PAGE EXTRACT:
_ _ _

I've spent many hours trying to figure this out, including Googling, asking GPT - nothing. Verified all my JWT authentication stuff, tried something where the auth token is retained throughout, nothing worked. CORS and CSRF stuff, seemingly not that either. I can only think its something up with Spring Security because adding the endpoint to the .permitAll() list (making it public) in SecurityConfig is the only thing that made it return 200 OK as expected. This is extremely frustrating because it executes and logs exactly how and what it should, but just for some reason returns 403.
This is my first project with Spring so if its something trivial then please help out. Thanks in advance. The API key is set in my env variables, and even though I've included some error logging, no errors are ever logged, only the correct responses that I'm expecting from the AI model, with it then returning 403 as I've mentioned. I'll include the relevant bits of code, but if you think the issue is in another file or part of these files, let me know and I'll share what I can. Not that it's too important I don't think, but I'm using React for frontend.
:
Security Config:
@Bean
public SecurityFilterChain securityFilterChain(HttpSecurity http) throws Exception {
http.csrf()
.disable()
.authorizeHttpRequests(authorize -> authorize
.requestMatchers("/auth/**", "/", "/index.html", "/manifest.json", "/static/**", "/*.js", "/*.jsx", "/*.css", "/home", "/log-in", "/sign-up")
.permitAll()
.requestMatchers("/auth/signup", "/auth/login").anonymous()
.anyRequest()
.authenticated()
)
.sessionManagement(session -> session
.sessionCreationPolicy(SessionCreationPolicy.STATELESS)
)
.authenticationProvider(authenticationProvider)
.addFilterBefore(jwtAuthenticationFilter, UsernamePasswordAuthenticationFilter.class);
return http.build();
Controller:
@PostMapping
public Mono<ResponseEntity<String>> getChatCompletion(@RequestBody ChatRequest chatRequest, @RequestHeader HttpHeaders headers) {
return openAiService.getChatCompletion(chatRequest.getInput())
.map(response -> {
logger.info("Response: {}", response); // Logging response
return ResponseEntity.ok(response);
})
.defaultIfEmpty(ResponseEntity.noContent().build());
}
public static class ChatRequest {
private String input;
public String getInput() {
return input;
}
public void setInput(String input) {
this.input = input;
}
}
Service:
public Mono<String> getChatCompletion(String userInput) {
String requestBody = String.format("""
{
"model": "gpt-3.5-turbo",
"messages": [
{
"role": "system",
"content": "MY CONTENT"
},
{
"role": "user",
"content": "%s"
}
],
"temperature": 1,
"max_tokens": 256,
"top_p": 1,
"frequency_penalty": 0,
"presence_penalty": 0
}
""", userInput);
logger.info("Sending request to OpenAI with body: {}", requestBody);
return this.webClient.post()
.uri("/chat/completions")
.header("Content-Type", "application/json")
.header("Authorization", "Bearer " + openaiApiKey)
.bodyValue(requestBody)
.retrieve()
.bodyToMono(String.class)
.doOnNext(response -> logger.info("Received response from OpenAI: {}", response))

_ _ _

WHAT NEEDS TO BE DONE:
Rewrite the Spring Security post starting at "This is my first" and ending at "http.csrf()", switching "React" to "Vue".

_ _ _

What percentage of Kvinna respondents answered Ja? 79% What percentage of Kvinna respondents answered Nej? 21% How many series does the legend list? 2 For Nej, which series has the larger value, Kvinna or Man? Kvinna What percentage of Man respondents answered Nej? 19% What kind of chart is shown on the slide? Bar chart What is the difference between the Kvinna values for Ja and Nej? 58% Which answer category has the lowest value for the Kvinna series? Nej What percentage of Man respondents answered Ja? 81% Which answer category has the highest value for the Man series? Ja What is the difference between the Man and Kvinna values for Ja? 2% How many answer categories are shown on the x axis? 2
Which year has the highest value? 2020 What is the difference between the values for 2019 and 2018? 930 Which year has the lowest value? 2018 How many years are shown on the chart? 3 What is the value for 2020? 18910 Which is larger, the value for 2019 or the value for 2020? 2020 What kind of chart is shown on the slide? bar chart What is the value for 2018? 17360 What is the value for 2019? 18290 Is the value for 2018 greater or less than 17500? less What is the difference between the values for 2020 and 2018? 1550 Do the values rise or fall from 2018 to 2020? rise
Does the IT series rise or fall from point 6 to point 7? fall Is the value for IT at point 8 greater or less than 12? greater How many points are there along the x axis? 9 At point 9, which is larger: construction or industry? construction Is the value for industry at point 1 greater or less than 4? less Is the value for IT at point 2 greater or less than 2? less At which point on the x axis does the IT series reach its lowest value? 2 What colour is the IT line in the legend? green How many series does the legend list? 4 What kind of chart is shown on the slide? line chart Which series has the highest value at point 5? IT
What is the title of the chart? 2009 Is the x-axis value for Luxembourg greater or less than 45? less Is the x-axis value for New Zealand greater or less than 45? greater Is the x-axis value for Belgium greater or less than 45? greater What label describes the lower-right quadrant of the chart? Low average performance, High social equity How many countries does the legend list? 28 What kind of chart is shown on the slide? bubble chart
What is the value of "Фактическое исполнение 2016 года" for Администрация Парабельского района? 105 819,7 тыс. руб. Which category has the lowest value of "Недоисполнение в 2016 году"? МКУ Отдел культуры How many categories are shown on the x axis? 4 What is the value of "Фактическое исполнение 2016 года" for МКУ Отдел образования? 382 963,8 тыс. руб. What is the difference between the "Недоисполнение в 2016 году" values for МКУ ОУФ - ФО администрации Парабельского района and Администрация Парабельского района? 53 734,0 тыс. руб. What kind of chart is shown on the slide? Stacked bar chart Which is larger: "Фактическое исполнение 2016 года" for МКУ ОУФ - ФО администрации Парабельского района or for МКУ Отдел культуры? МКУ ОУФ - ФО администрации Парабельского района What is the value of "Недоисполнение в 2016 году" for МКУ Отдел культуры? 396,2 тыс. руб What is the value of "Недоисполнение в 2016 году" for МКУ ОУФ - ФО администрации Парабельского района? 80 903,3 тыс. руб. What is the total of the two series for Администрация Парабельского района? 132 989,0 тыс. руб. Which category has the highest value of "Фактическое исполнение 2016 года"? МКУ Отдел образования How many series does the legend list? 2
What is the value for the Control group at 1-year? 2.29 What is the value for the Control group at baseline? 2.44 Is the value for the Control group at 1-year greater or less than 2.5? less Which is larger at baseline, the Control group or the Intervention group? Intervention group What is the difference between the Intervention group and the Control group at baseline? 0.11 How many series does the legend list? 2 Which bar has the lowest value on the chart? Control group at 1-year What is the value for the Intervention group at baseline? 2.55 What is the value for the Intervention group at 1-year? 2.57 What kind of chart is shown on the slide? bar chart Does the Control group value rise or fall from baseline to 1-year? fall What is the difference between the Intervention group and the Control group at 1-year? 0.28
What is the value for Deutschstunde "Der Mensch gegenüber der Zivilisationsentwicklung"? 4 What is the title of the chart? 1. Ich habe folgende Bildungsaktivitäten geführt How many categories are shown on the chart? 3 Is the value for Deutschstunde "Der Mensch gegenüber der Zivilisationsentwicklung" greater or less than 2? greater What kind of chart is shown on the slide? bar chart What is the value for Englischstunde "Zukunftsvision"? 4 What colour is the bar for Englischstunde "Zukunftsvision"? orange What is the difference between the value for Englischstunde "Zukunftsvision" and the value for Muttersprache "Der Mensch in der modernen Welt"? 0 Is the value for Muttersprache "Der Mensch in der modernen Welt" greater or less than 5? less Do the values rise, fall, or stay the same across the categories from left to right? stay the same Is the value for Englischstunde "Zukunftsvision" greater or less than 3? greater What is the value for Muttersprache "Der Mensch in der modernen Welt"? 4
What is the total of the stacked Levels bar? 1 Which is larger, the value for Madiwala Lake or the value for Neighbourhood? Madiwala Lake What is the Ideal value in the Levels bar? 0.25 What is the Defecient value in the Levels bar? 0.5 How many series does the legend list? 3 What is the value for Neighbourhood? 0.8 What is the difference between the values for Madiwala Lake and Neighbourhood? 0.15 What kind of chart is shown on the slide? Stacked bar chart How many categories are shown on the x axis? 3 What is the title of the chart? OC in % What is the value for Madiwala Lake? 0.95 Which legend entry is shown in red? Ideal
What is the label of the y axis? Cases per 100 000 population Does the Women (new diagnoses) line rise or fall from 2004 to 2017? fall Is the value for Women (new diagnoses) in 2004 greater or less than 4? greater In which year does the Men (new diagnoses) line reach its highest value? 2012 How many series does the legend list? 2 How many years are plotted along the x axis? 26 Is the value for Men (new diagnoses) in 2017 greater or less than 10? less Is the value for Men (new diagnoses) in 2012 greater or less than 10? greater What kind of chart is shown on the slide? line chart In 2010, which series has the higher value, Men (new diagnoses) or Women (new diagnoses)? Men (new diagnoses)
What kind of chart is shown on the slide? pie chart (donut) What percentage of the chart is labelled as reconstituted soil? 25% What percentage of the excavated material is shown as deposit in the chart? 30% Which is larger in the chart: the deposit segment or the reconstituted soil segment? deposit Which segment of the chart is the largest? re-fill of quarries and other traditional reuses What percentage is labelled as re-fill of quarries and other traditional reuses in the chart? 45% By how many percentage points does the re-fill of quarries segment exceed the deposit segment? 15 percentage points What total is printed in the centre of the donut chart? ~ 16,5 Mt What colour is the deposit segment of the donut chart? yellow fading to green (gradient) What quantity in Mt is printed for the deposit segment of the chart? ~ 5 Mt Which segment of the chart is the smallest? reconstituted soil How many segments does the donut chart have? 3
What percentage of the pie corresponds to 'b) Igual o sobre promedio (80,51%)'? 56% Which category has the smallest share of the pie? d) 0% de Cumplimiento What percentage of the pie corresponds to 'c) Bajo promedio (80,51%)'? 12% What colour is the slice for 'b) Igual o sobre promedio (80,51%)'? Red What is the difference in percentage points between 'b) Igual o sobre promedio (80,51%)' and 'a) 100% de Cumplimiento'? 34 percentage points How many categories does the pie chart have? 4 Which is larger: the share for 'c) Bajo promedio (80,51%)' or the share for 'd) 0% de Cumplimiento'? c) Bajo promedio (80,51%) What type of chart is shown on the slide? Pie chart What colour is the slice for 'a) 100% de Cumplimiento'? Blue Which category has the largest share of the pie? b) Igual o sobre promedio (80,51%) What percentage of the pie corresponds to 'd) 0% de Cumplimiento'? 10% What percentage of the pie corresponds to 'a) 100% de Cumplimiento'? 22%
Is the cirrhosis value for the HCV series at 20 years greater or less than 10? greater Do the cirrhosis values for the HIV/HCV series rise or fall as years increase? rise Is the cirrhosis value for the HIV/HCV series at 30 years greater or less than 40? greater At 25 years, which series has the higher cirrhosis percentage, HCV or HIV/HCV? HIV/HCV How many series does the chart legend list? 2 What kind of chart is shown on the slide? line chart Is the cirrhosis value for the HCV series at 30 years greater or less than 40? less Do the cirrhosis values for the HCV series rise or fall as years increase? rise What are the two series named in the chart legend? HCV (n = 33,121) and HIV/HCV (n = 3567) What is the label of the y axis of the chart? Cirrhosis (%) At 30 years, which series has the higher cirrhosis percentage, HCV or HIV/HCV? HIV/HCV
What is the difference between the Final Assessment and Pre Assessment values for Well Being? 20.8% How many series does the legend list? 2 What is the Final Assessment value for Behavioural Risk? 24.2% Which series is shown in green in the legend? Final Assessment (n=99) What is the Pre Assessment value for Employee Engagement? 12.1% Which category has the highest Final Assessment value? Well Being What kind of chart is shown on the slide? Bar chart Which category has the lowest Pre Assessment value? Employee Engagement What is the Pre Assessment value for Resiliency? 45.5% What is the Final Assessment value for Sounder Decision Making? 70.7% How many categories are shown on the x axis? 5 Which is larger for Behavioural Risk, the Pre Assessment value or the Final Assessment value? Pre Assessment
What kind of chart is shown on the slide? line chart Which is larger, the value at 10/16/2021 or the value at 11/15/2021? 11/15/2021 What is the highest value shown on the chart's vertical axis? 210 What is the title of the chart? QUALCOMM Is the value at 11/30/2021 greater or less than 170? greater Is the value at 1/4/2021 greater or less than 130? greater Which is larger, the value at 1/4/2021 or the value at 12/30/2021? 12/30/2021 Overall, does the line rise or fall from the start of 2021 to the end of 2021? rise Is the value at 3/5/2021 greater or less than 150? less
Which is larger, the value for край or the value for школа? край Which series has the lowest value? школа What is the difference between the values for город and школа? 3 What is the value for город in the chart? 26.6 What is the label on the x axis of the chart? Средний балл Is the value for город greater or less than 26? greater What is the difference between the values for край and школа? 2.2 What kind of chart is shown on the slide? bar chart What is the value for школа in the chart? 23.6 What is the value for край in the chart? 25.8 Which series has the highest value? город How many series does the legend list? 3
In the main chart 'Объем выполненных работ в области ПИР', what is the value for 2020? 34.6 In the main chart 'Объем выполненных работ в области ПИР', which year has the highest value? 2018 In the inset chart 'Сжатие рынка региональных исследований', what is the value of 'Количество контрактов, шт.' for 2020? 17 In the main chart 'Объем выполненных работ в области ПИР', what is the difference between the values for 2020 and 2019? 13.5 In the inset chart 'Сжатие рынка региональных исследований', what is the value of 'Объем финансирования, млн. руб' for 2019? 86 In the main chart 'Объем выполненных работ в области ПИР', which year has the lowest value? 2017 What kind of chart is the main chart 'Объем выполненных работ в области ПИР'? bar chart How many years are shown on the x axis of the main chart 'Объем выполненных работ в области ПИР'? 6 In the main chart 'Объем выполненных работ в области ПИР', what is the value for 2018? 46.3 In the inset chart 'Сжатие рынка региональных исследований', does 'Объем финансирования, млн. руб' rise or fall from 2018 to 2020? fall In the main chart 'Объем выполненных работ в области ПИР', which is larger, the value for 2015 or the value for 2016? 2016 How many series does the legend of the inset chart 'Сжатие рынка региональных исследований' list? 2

_ _ _

SOLUTION FOR THIS EXERCISE:
This is my first project with Spring so if its something trivial then please help out. Thanks in advance. The API key is set in my env variables, and even though I've included some error logging, no errors are ever logged, only the correct responses that I'm expecting from the AI model, with it then returning 403 as I've mentioned. I'll include the relevant bits of code, but if you think the issue is in another file or part of these files, let me know and I'll share what I can. Not that it's too important I don't think, but I'm using Vue for frontend.
:
Security Config:
@Bean
public SecurityFilterChain securityFilterChain(HttpSecurity http) throws Exception {
http.csrf()